A tab separated stream of plaintext with three columns:

  1. TEXT: Entity name
  2. NUMBER: Debit
  3. NUMBER: Credit (for refunds)

Sum columns

Much like a GROUP BY statement in SQL, it's best to accumulate all charges from the same entity into one row. I find awk ugly, but it does make this easy. This script is doubly nasty because it must inject a bash argument into an awk command. Since the argument contains literal column references like "$2", it cannot be passed in with -v; it must be manually interpolated.

#!/bin/sh

expr="$1"

awk -F '\t' "{sum[\$1] += $expr} END {for (key in sum) print key \"\\t\" sum[key]}"

I saved this as /usr/local/bin/sum-columns and did chmod +x. This command will be used twice, which is why it's dynamic at the expense of readability.

Select relevant columns

Assumes your CSV has headers. You probably don't want more than name, debit, and credit. I spit them headerless to stdout, separated by tabs. The delimiter swap may not be necessary but this seems safer to me.
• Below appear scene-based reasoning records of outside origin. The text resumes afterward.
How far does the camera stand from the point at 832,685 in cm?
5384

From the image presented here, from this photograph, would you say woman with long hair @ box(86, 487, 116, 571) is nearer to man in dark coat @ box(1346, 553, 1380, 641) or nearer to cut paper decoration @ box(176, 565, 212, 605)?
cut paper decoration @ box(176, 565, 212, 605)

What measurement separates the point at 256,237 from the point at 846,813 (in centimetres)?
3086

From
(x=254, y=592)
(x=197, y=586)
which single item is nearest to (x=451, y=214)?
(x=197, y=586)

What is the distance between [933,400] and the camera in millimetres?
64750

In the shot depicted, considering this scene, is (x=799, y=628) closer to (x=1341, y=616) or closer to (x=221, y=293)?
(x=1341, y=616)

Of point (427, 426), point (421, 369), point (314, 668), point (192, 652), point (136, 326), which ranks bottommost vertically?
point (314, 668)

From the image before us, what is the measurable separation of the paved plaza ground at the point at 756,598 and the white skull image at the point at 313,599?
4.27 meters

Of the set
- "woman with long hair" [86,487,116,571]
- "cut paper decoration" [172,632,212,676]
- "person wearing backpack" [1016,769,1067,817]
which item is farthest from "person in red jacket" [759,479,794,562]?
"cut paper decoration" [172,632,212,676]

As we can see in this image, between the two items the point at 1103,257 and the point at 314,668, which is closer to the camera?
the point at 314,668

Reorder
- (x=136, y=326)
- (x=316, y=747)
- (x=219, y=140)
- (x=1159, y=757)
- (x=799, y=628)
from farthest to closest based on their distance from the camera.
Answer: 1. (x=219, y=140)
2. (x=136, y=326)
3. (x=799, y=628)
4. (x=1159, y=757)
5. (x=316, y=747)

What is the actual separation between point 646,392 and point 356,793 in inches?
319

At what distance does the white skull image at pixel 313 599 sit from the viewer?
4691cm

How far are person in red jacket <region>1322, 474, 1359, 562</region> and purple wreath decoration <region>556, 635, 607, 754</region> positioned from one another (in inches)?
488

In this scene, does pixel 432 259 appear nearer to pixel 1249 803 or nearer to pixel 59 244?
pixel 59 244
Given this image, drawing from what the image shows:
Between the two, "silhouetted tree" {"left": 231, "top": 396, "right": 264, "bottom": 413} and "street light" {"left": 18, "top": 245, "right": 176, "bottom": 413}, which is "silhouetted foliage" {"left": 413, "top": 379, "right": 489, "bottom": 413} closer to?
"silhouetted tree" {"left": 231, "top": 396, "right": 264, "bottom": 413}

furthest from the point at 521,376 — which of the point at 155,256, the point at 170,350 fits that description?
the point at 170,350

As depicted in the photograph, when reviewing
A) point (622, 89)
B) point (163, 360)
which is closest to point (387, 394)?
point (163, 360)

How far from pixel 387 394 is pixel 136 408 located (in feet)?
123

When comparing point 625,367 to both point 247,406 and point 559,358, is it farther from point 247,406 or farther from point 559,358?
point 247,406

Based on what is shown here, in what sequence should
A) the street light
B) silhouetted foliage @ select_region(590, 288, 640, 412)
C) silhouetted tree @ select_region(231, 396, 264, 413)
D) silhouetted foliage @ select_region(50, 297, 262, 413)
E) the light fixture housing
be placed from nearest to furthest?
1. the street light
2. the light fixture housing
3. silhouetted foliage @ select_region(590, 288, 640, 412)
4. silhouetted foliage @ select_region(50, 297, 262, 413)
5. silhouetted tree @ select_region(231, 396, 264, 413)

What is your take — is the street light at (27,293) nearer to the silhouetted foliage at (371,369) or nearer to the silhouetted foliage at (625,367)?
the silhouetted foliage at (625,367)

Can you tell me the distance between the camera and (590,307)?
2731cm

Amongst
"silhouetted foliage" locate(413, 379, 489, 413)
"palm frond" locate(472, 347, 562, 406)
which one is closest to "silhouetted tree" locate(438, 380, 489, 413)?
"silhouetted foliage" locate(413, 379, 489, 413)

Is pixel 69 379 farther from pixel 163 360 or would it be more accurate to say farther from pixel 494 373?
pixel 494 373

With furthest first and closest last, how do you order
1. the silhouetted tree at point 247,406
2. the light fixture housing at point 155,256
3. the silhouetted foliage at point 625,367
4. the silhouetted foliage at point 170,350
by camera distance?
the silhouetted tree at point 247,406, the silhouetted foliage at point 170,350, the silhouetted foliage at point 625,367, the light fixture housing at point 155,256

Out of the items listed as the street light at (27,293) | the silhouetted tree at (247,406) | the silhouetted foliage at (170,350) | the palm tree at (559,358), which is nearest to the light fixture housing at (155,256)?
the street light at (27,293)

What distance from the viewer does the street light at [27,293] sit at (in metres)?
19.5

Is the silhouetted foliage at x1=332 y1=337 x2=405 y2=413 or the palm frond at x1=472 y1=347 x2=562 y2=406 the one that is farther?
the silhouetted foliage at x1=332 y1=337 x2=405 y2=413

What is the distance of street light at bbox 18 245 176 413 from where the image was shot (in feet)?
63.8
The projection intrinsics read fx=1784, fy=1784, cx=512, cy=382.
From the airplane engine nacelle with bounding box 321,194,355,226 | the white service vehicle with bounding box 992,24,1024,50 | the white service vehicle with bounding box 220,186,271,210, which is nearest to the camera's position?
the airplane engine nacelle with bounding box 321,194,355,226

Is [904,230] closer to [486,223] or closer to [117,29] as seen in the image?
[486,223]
xsv select "name,debit,credit" $file | xsv fmt -t $'\t' | tail -n +2

Example.

$ xsv select "name,debit,credit" transactions.csv | xsv fmt -t $'\t' | tail -n +2 | head -n 3
AAA                145.99
BBB        -68.42
AAA        -5.00

It's not immediately clear, but the first line is a refund, and lives in column $3, while the other two are expenses, and live in $2.

Grouping expenses

Just sum $2 and $3. Since debits are negative and credits are positive, it's all good. awk also knows to treat empty columns as 0.

$ xsv select "name,debit,credit" transactions.csv | xsv fmt -t $'\t' | tail -n +2 | sum-columns '$2 + $3' | sort
AAA 140.99
BBB -8

You can see the literal awk expression injected as a raw string.

Now you're left with two columns: an entity name and a monetary amount. Both AAA rows have been added together for a new total. This is already nice enough to do some manual calculations on, but I prefer a more interactive workflow.

Tagging expenses

This two column stream must be turned back into a three column one, with a new first column containing an arbitrary string identifying the owner of the expense. Something like

j   AAA 140.99
n   BBB -8

This will allow one more round of sum-columns to say who owes what. You could just do this tagging in a text editor or Excel or whatever, but I find working with tabs to be error prone, and I obviously don't bother with Microsoft products. I've instead written another script that reads a line of stdin, stops for a user input tag, and then prints the tagged output. If you get anything wrong, you can then re-open the output in a text editor.

#!/bin/bash

while IFS= read -r r; do
    read -p "$r: " i </dev/tty
    echo "$i    $r"
done

I saved this one as tag-transactions. The pipe now looks something like

$ xsv select "name,debit,credit" transactions.csv | xsv fmt -t $'\t' | tail -n +2 | sum-columns '$2 + $3' | sort | tag-transactions

You can output this to a file with > to double check everything, but if you just wanted a breakdown by tag, it'd be piped into another sum-columns.

$ xsv select "name,debit,credit" transactions.csv | xsv fmt -t $'\t' | tail -n +2 | sum-columns '$2 + $3' | sort | tag-transactions | sum-columns '$3'
j       -983.31
n       -1803.15
b       -1101.03

These tags are arbitrary, so they don't have to be tied to a specific person. One could represent expenses that are split 50-50, another for something that was 80-20, etc.

I'm sure there's a subtle risk somewhere in this pipeline, but it's handy enough for personal accounting.